■ About this task ■
Repeat each record below exactly, dropping the pictures.

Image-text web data

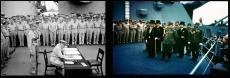 In Memoriam to the 70th Anniversary of the formal signing of Japan's Surrender:  the Philippine Perspective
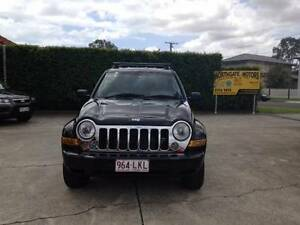 2007 Automatic Jeep Cherokee V6 4x4 JEEP/65 Northgate Brisbane North East Preview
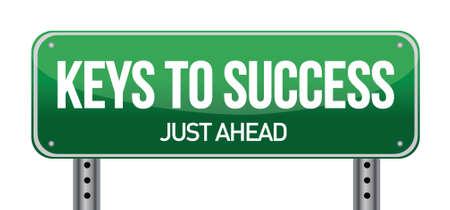 Keys to success illustration design over a white background Ilustração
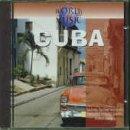 World of Music: Cuba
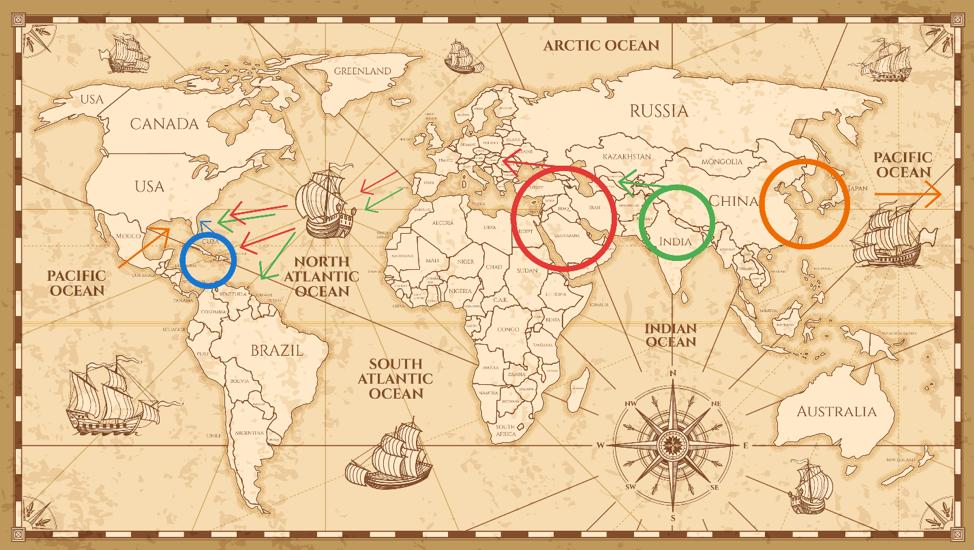 citrus-origin-migration-map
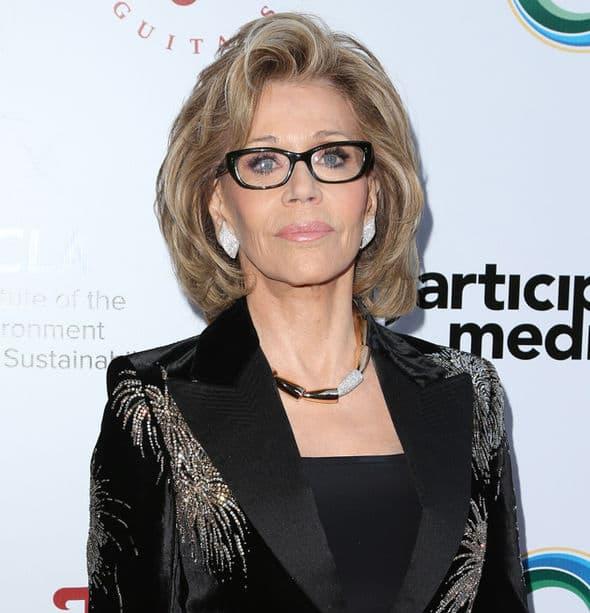 Jane Fonda - 78 godina (foto: WENN)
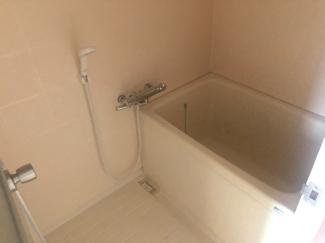 【浴室】コーポ英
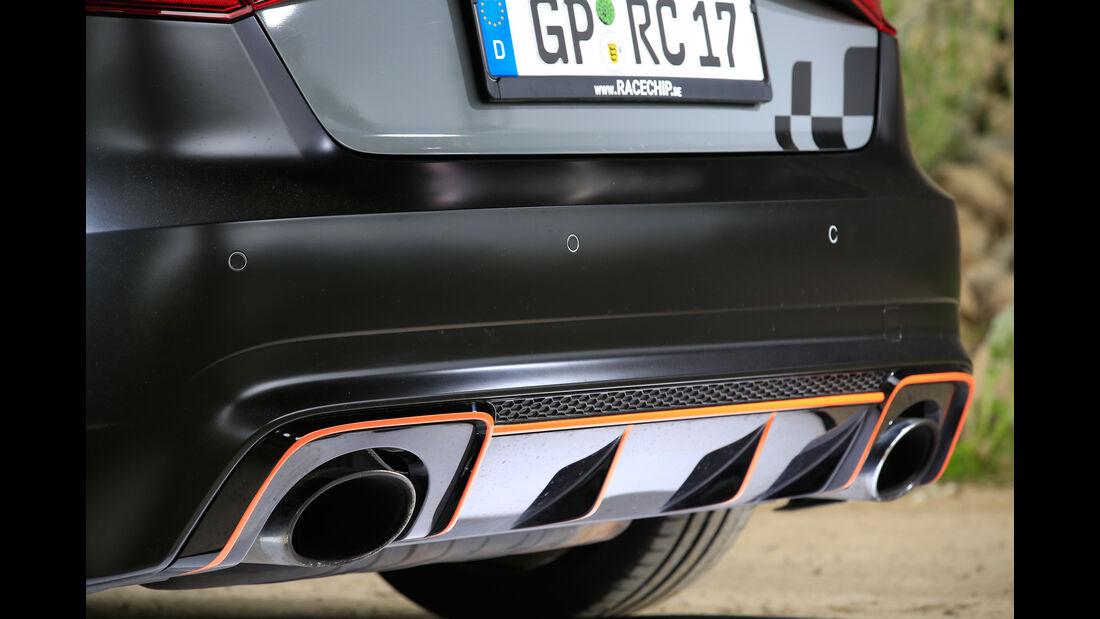 RaceChip-Audi RS3 Sportback, Endrohre, Auspuff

■ Exercise result ■
 In Memoriam to the 70th Anniversary of the formal signing of Japan's Surrender:  the Philippine Perspective
 2007 Automatic Jeep Cherokee V6 4x4 JEEP/65 Northgate Brisbane North East Preview
 Keys to success illustration design over a white background Ilustração
 World of Music: Cuba
 citrus-origin-migration-map
 Jane Fonda - 78 godina (foto: WENN)
 【浴室】コーポ英
 RaceChip-Audi RS3 Sportback, Endrohre, Auspuff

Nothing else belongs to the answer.